There are so many spray programmes available for genetically modified and normal crops that can be applied prior to planting, at planting and after planting. Keep in mind that the correct spray procedures must also be used in a no-till system or a conventional crop productionsystem. Always consult your herbicide supplier or agent before undertaking any programme envisaged.

It is important to be able to control a potentially bad infection either prior to plant or after planting timeously to prevent major economic loss.

Scout and control weeds before and after planting


Although it is possible to do ad hoc assessments of weed problems for control from year to year a written analysis over a few seasons will be of value. Keep records of every land on your farm and the different crops grown and record the weed assessment data so that you and your herbicide supplier can identify persistent weed problems and most importantly pick up as soon as possible any weeds types that are becoming resistant to a particular chemical programme.

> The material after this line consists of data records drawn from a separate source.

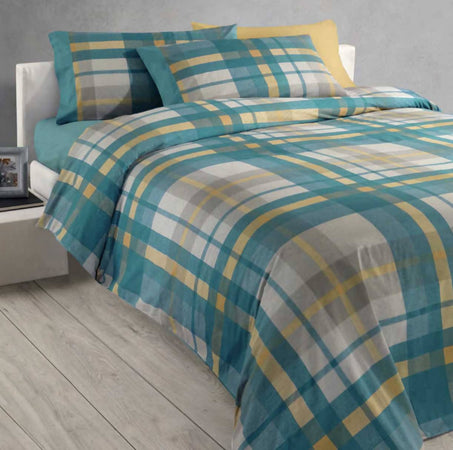 Gabel Trapuntino Copriletto Trapuntato 100% Cotone Letto Singolo 1 Piazza Scott Con Imbottitura Anallergica Tessuto Sweet Touch Casa e cucina/Tessili per la casa/Biancheria da letto/Coperte e trapunte/Trapunte La Bottega del Risparmio - Bari, Commerciovirtuoso.it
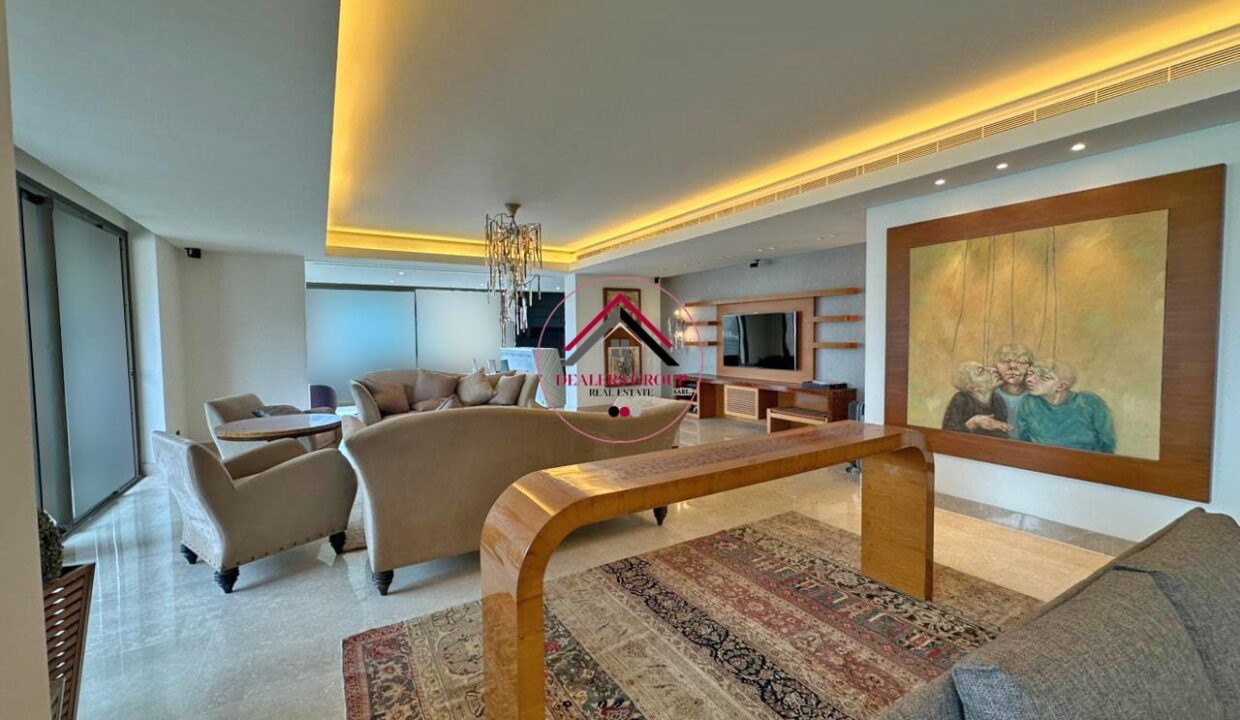 Exceptional 4-Bedroom Apartment in Prime Saifi Location for sale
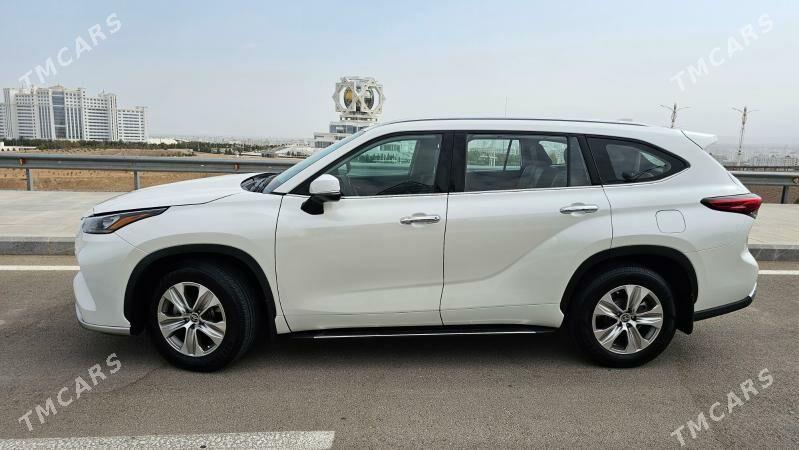 Toyota Highlander 2020 - 545 000 TMT - Aşgabat - img 4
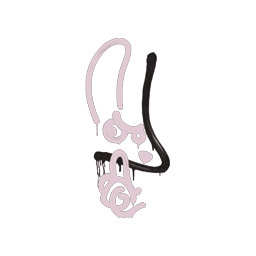 Sealed Graffiti | Recoil M4A1-S (War Pig Pink)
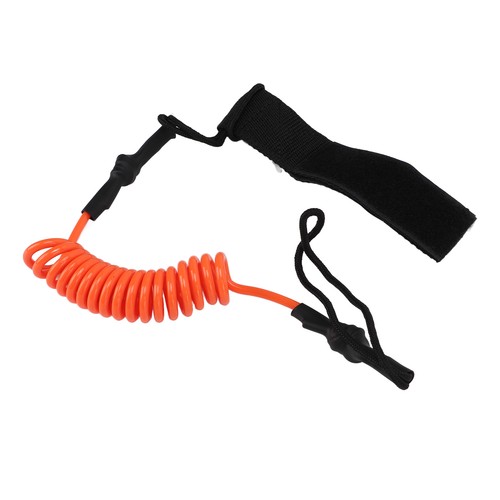 Kayak oar safety rope - oar,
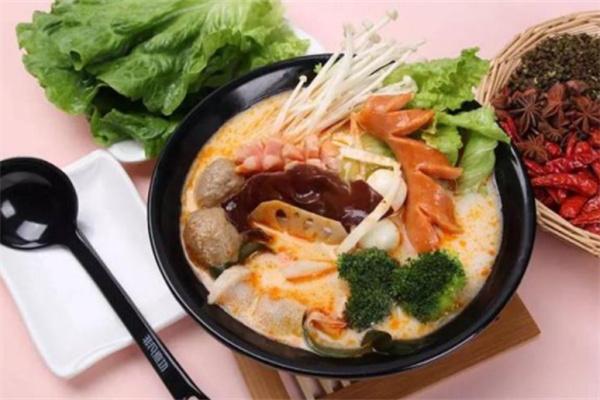 吕啊婆麻辣烫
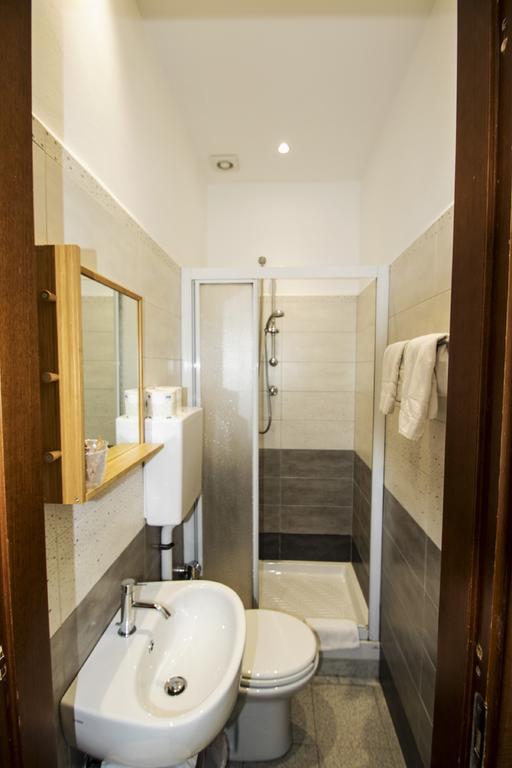 Hotel Baia Монтеросо ал Маре Екстериор снимка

The records should at least have the following data noted including, assessment period being pre or post planting, land location, cropping history, crop yields, pesticide use, herbicides used, soil type, soil test records, major pest and weed problems as well as the success rating of particular herbicides used.


As the use of herbicides is an expensive exercise when the whole costs of each spraying operation are taken into account it is important to accurately assess the problem in time. The increasing problem of resistance to herbicides must be kept in mind. Study the world trend by farmers to going back to mechanical weed control coupled with the optimum application of chemicals in order to reduce the overall costs of weed control but within the context of realising profitable yields on your farm.

Article submitted by a retired farmer.